Source records Start Marker

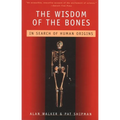 The Wisdom of the Bones: In Search of Human Origins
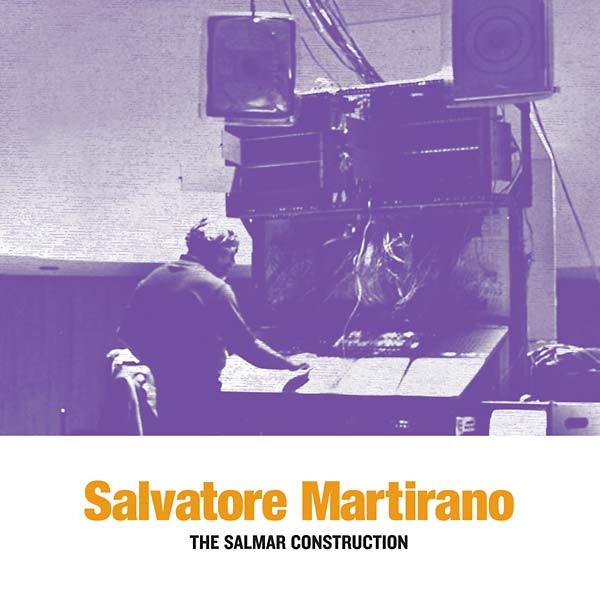 Salvatore Martirano - The SalMar Construction | Sub Rosa (SRV374) - main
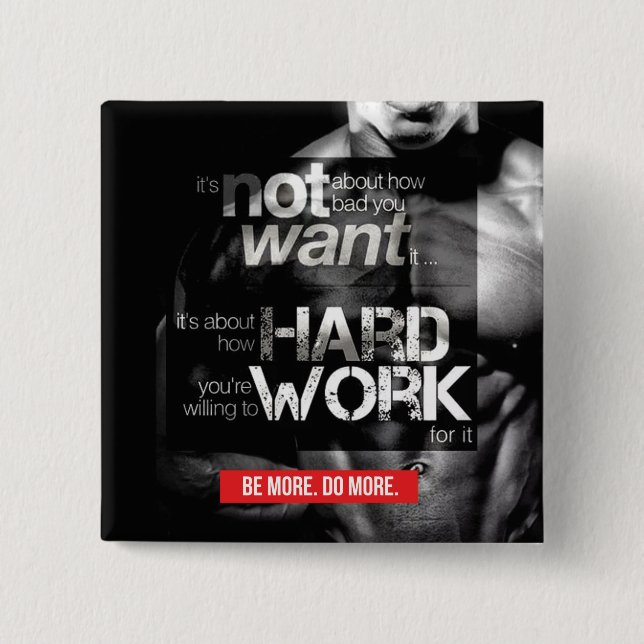 Workout Motivation - Work Hard Pinback Button (Front)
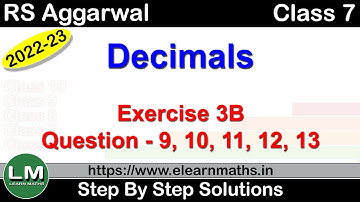 Decimals | Class 7 Chapter 3 Exercise 3B Question 9 - 13 | RS Aggarwal | Learn Maths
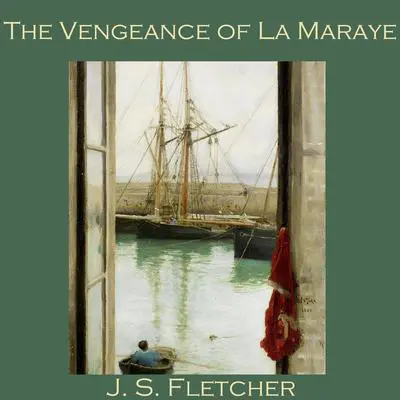 The Vengeance of La Maraye Audibook, by J. S. Fletcher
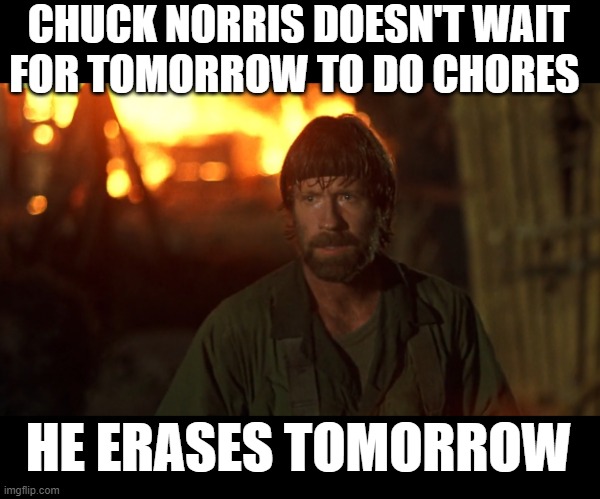 Chuck Noris fire | CHUCK NORRIS DOESN'T WAIT FOR TOMORROW TO DO CHORES; HE ERASES TOMORROW | image tagged in chuck noris fire,funny,chuck norris | made w/ Imgflip meme maker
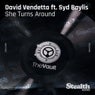 She Turns Around (feat. Syd Bayliss)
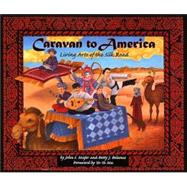 Caravan to America Living Arts of the Silk Road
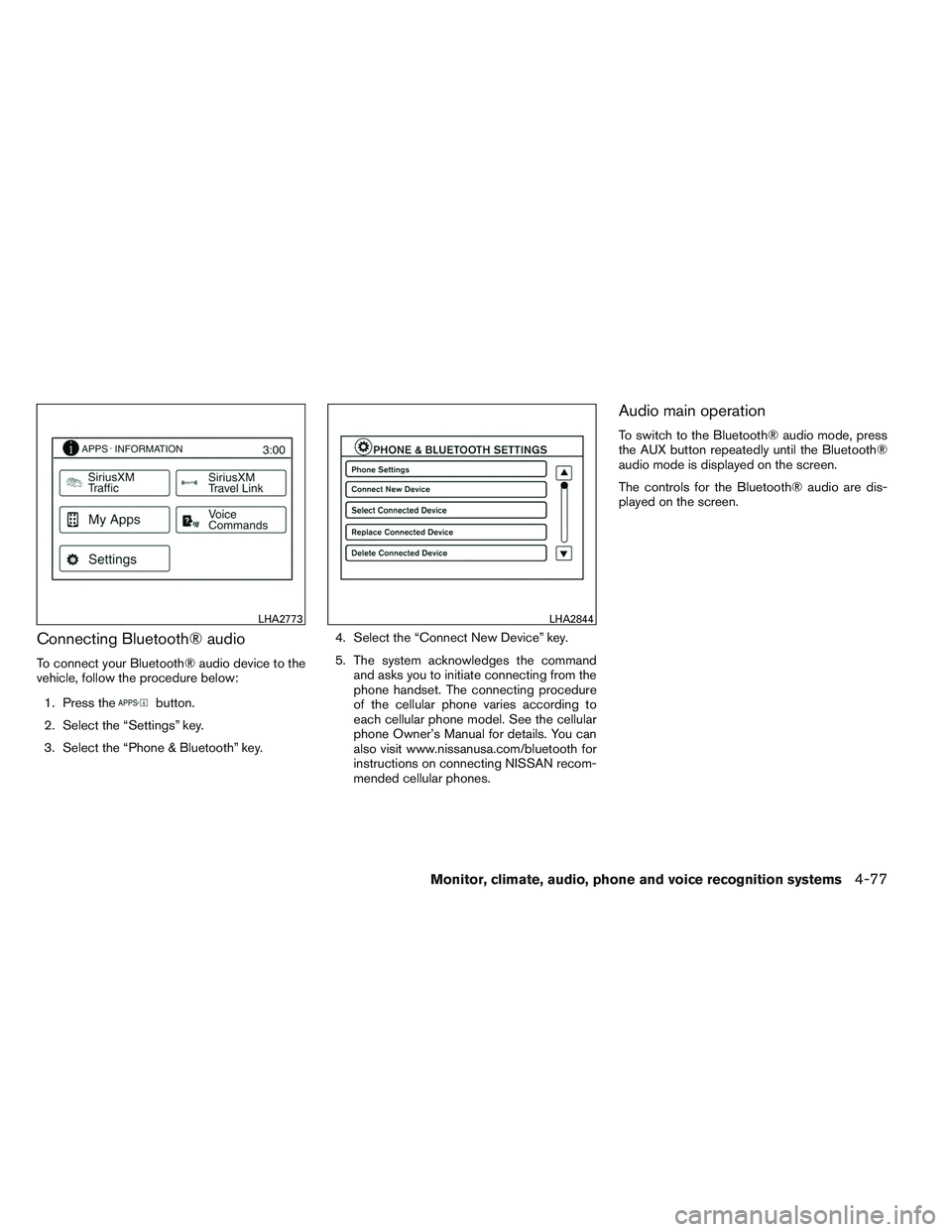 NISSAN ALTIMA SEDAN 2014  Owners Manual Connecting Bluetooth® audio
To connect your Bluetooth® audio device to the
vehicle, follow the procedure below:1. Press the
button.
2. Select the “Settings” key.
3. Select the “Phone & Bluetoo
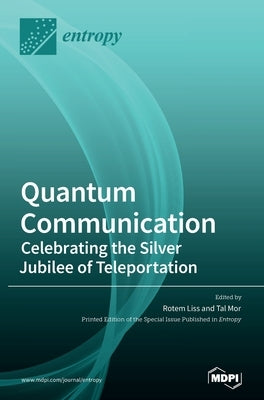 Quantum Communication-Celebrating the Silver Jubilee of Teleportation by Liss, Rotem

Source records End Marker

> _The task_
The lines in the entries above that carry the word "Select" must be copied.

> _Problem solution_
2. Select the “Settings” key.
3. Select the “Phone & Bluetoo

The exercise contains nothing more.